L’annexe
L’intelligence littéraire de Catherine Mavrikakis n’est plus à prouver. Depuis Le ciel de Bay City (2008), pour lequel elle remporta le Prix littéraire des collégiens et le Prix des libraires du Québec, la romancière et essayiste construit une œuvre d’une rare cohérence dans l’univers livresque québécois. Chacun de ses livres est une surprise, et si son plus récent, Oscar de Profundis, nous plongeait dans un Montréal futuriste et pestiféré vu par la lorgnette d’une rockstar locale, sa nouveauté se présente à nous comme un thriller sous fond d’espionnage et de trahison. Mais comme à son habitude, les faux-semblants sont nombreux. Elle serait d’ailleurs la première à vous dire de ne jamais faire confiance à une écrivaine, encore moins à ce qu’elle écrit. Sous des allures de huis clos suffocant, L’annexe est propulsé par un souffle littéraire fascinant.

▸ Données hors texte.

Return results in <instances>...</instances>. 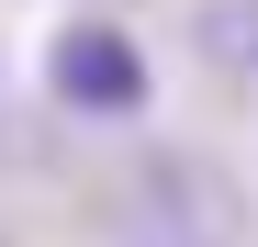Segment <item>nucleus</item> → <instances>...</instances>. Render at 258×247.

Espionne à la solde de l’Organisation, elle a récemment été repérée et l’on craint pour sa vie. L’Annexe, c’est le nom qu’a donné Anna à la maison de protection dans laquelle elle est confinée, baptisée en l’honneur du petit cagibi dans lequel Anne Frank et sa famille se sont cachées pendant des mois. Anna voue une fascination à ce lieu d’Amsterdam qu’elle visitait annuellement. C’est d’ailleurs à sa sortie qu’elle a remarqué qu’on la suivait, avant de sauter dans un avion à la demande de ses patrons. Le tenancier de la place, un énigmatique Célestino, est un personnage grandiloquent et verbomoteur qui, dans des joutes verbales succulentes, ne cesse de ramener tout à la littérature, jeu auquel se prend Anna à ses risques et périls. La faune est complétée par un couple de vieux aristocrates russes, un jeune fendant, un quinquagénaire dépressif, et d’autres employés à cacher dont on sait tout et rien, car, bien certainement, tout est fiction.
Les références littéraires débordent de ce livre jouissif pour quiconque aime suivre l’esprit vif de la romancière. Ce lieu pourrait tantôt être le sanatorium Berghof dans La montagne magique de Thomas Mann, tantôt cette maison coupée du monde dans Dix petits nègres d’Agatha Christie. Tout au long du livre, Anna baptise chacun de ses acolytes sous des couverts littéraires – une nouvelle de Tourgueniev ou encore un classique de Camus. Brillant et truculent, L’annexe se lit comme un roman ou comme une prescription littéraire.